By Kari Williamson
Oerlikon says the sale is a strategic move “to focus its portfolio and enable management to develop the larger, high-performing businesses in the group".
The financial details of the transaction have not been disclosed, but Oerlikon says the deal “secures our customers” and will “maintain service levels at the highest standards.” The fate of the 675 Oerlikon Solar employees at 8 locations world-wide is not yet known.
Dr Michael Buscher, CEO of Oerlikon Group, comments: "This divestment is an important part of our strategy to streamline and balance the Group portfolio. TEL is an ideal strategic buyer for our solar business.

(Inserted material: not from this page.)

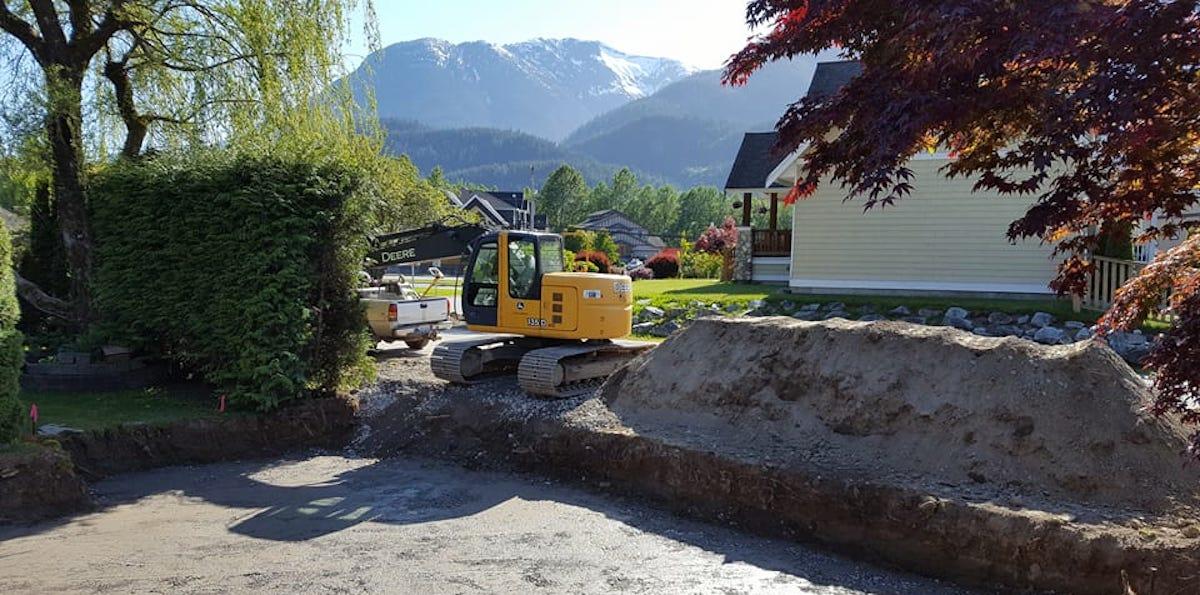 Squamish Site Preparation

Its main operations are close to the predominantly Asian customer base and having had a partnership with them for three years, they know our Solar Segment well.
“The sale will give us the opportunity to focus on our high performing businesses, where we have critical mass, strong market positions and the potential to grow even further with increased profitability. We are convinced that this step is also the best solution for our employees as TEL is a strategic buyer aiming to develop a core solar business."
Hiroshi Takenaka, President & CEO of TEL, adds: "Over the past three years we have confirmed Oerlikon Solar's technological strength through our activities as a sales representative in the Asia and Oceania regions. TEL will take this opportunity to combine Oerlikon Solar's expertise and TEL's own semiconductor production equipment technologies that we have developed over many years to further improve performance.
“The establishment of operations in the photovoltaic power generation business, that is anticipated to demonstrate continued development in the future, is one part of TEL's growth strategies, and we are also confident that we can contribute to the mitigation of global environmental issues in our role as a production equipment manufacturer."